Log Format (structured JSON):

{
  "timestamp": "2025-12-07T10:30:45.123Z",
  "level": "INFO",
  "message": "File re-indexed successfully",
  "context": {
    "file": "src/auth.py",
    "chunks_created": 23,
    "duration_ms": 1245
  }
}

Performance Tuning

For Large Codebases (>100k LOC)

Use Lightweight Model:

{
  "embedding_model": "sentence-transformers/all-MiniLM-L6-v2"
}

Increase Concurrency:

{
  "concurrency_limit": 8
}

Note: Pattern-based file exclusion is planned for a future release.

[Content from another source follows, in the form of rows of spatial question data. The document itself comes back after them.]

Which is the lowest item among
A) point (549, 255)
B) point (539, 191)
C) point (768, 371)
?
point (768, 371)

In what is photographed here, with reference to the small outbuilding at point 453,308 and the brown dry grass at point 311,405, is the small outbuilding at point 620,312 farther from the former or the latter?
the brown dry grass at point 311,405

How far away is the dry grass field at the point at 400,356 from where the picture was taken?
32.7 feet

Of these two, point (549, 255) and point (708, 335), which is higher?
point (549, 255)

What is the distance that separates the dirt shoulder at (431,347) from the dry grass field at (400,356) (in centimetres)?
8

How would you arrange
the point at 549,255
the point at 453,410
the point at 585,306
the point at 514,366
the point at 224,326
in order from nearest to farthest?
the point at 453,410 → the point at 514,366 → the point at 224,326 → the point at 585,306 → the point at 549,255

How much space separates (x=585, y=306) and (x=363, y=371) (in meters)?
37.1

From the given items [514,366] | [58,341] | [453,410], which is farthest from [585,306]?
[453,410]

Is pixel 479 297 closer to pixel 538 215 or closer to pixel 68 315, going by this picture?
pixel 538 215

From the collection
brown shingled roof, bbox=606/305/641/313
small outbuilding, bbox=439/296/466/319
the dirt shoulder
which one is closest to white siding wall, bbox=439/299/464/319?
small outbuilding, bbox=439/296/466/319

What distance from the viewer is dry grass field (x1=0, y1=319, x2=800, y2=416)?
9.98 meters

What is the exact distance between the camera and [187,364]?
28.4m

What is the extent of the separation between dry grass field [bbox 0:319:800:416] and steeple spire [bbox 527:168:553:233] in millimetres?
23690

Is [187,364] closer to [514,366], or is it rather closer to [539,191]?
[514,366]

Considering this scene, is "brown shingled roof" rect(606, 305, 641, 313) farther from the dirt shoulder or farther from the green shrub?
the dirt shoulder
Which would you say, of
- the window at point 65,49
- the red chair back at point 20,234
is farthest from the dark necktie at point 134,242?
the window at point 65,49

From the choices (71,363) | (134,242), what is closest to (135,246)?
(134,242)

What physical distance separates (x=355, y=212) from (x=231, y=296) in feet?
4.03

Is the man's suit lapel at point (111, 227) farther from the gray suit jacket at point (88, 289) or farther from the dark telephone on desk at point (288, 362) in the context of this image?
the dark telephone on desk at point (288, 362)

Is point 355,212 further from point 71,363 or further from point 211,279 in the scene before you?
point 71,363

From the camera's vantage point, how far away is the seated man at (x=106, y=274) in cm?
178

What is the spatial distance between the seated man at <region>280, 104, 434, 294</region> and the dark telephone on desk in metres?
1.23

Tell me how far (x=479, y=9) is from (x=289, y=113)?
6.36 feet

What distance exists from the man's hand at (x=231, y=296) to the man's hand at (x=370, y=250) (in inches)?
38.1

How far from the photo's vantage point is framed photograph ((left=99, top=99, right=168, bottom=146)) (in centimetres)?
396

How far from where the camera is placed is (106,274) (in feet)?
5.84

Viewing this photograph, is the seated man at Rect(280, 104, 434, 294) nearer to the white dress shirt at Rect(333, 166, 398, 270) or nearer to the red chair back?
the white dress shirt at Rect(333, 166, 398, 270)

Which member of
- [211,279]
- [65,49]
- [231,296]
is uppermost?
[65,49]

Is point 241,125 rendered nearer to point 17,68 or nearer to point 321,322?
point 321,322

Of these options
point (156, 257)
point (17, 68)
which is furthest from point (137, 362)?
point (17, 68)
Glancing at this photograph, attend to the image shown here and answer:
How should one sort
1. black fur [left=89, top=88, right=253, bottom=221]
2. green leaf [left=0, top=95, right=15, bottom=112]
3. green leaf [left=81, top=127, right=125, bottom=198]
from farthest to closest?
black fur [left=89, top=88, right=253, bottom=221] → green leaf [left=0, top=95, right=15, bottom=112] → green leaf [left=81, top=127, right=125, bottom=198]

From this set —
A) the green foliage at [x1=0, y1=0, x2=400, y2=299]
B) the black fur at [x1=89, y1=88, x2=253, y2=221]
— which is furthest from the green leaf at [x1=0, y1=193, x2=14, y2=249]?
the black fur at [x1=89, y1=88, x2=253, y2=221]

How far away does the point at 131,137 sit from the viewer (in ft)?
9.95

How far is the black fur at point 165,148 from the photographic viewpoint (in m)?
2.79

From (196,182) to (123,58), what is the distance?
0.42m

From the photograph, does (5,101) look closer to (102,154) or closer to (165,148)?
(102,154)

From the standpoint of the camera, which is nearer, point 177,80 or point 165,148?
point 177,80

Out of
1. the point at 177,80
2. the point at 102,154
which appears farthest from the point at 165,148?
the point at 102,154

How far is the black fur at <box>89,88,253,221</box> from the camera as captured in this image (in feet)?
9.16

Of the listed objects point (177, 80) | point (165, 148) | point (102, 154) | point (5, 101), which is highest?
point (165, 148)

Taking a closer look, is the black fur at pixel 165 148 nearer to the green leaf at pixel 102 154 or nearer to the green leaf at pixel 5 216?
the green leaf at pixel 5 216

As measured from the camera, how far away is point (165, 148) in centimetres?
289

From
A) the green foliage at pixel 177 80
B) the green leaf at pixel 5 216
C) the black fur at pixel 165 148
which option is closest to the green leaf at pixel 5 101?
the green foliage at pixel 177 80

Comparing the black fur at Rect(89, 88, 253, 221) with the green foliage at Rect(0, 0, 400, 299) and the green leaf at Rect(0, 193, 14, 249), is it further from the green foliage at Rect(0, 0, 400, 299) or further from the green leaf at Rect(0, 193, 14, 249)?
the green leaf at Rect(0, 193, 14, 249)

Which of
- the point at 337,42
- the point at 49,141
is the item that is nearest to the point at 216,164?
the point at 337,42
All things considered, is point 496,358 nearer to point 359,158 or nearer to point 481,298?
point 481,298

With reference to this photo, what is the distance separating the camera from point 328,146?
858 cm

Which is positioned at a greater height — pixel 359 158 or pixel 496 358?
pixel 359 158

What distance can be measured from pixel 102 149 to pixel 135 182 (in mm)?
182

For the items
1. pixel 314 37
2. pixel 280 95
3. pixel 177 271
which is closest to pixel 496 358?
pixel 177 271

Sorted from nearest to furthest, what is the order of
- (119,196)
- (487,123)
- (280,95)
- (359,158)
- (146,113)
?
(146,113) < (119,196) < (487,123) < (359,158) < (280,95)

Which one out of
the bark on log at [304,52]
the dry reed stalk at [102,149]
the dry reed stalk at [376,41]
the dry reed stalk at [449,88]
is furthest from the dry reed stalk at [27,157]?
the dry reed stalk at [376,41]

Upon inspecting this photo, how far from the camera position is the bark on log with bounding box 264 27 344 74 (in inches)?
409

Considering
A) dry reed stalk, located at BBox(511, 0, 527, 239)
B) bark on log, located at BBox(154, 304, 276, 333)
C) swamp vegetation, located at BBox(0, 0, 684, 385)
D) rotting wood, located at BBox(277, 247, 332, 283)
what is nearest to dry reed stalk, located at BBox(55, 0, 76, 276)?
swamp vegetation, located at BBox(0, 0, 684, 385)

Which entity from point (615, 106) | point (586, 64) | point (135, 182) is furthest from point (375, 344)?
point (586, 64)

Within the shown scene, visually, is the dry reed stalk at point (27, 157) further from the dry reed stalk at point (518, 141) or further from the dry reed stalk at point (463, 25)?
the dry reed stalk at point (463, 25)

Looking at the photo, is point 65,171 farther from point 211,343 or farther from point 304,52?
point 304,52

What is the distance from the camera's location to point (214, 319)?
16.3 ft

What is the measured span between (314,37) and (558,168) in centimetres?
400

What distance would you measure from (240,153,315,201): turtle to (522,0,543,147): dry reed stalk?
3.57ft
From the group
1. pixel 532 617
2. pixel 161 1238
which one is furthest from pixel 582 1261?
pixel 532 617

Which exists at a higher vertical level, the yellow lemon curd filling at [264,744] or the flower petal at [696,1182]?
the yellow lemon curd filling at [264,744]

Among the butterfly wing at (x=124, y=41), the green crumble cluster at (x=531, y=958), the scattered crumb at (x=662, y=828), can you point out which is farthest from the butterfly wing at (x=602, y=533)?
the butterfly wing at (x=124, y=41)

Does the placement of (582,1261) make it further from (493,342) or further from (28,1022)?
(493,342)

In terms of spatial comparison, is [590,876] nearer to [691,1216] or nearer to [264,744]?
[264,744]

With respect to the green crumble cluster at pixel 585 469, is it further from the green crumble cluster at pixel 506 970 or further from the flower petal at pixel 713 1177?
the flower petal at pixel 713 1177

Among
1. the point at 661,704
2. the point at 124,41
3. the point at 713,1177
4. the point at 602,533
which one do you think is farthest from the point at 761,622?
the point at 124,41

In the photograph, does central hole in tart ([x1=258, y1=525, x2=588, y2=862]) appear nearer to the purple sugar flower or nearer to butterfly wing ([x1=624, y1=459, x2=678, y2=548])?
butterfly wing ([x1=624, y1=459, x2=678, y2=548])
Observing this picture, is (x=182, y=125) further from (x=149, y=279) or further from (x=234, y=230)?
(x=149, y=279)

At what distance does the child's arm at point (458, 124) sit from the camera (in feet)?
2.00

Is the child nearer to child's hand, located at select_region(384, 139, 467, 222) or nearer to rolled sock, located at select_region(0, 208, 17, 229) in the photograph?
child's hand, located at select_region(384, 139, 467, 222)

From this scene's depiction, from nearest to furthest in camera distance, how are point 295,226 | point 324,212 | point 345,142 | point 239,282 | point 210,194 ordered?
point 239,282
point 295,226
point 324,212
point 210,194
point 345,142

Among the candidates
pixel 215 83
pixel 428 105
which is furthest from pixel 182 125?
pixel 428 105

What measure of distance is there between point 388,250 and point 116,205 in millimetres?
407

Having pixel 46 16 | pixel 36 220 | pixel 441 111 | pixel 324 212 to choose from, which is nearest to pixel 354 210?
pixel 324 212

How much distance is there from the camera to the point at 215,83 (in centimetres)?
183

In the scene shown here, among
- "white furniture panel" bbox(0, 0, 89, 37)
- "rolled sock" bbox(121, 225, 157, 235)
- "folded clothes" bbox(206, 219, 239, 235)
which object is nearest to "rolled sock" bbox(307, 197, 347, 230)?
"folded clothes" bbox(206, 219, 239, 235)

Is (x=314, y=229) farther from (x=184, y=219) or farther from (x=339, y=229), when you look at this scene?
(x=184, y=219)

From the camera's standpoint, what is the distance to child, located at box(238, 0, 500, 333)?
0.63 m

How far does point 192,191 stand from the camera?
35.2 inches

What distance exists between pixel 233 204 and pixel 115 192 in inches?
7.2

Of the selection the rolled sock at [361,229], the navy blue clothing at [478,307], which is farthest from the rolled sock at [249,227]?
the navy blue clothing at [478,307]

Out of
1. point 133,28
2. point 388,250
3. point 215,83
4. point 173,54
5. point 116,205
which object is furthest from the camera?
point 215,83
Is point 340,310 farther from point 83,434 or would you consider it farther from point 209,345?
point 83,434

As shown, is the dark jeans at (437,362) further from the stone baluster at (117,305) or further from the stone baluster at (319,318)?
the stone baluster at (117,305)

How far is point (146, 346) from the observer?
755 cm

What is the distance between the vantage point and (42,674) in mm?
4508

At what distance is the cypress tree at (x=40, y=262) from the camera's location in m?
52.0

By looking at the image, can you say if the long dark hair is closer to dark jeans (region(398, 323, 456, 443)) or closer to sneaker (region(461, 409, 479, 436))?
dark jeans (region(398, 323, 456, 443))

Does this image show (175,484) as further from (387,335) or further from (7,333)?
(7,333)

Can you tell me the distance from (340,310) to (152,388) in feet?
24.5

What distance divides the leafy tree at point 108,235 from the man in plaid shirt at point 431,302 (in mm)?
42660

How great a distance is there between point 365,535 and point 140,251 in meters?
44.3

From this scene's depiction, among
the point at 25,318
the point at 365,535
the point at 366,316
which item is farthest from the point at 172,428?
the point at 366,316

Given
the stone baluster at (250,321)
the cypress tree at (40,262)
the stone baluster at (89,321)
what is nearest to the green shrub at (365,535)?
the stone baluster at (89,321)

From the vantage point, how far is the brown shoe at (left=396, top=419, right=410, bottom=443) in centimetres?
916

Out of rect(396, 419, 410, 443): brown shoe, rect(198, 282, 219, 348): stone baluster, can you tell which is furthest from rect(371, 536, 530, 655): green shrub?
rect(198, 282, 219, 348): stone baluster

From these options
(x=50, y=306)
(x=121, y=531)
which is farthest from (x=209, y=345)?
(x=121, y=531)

Currently, the scanner includes all .py files in the codebase path.

For Faster Indexing

Reduce Token Limit (smaller chunks, faster processing):

{
  "token_limit": 1024
}

Disable Persistence (dev mode only):

{
  "persist_index": false
}

For Better Search Results

Increase Result Limit:

{
  "max_search_results": 50
}

Increase Token Limit (larger context windows):

{
  "token_limit": 4096
}

Current Features & Roadmap

✅ Implemented (User Story 1)

Python code indexing with AST-based chunking
Semantic search via MCP tools
Startup reconciliation (automatic detection of changed files)
Persistent file registry in LanceDB
Local embeddings (privacy-preserving)
MCP server with index_codebase and search_code tools

🚧 Planned Features

User Story 2: Automatic Index Maintenance

Real-time file watching with automatic re-indexing
Live updates as you save files (no server restart needed)
Debounced change detection (500ms)

Future Phases

Multi-language support (JavaScript, TypeScript, Java, etc.)
Code graph overlay (imports, function calls, dependencies)
Hybrid retrieval (vector + graph traversal)
Advanced filtering and search refinements

Advanced Usage

Custom Embeddings: Use local models instead of Jina API
Multiple Codebases: Run multiple instances with different configs
Integration: Embed in CI/CD for code analysis

Architecture

For detailed information about the system design, AST chunking algorithm, and technical decisions, see:

Architecture Overview:
Configuration Reference:
Full Specification:

Support & Resources

Documentation:
Issues: https://github.com/vamsi10010/codeminder/issues
MCP Protocol: https://modelcontextprotocol.io/
HuggingFace Models: https://huggingface.co/models?pipeline_tag=sentence-similarity

Quick Start Summary

3 Steps to Get Started:

Install: uv sync (creates venv and installs dependencies)
Configure: Create .codeminder.json in your codebase root
Connect: Add to Claude Desktop or MCP-compatible AI assistant

Key Features:

🔍 Semantic code search via natural language queries
🌳 AST-based chunking ensures syntactic validity
🔒 100% local processing - your code never leaves your machine
💾 Persistent index with automatic startup reconciliation
🚀 Fast search: <1s for 100k LOC codebases

Available MCP Tools:

index_codebase: Manually trigger full re-index
search_code: Semantic search for code snippets
get_index_status: Check indexing statistics and status

CodeMinder is now ready to help you navigate and understand your codebase!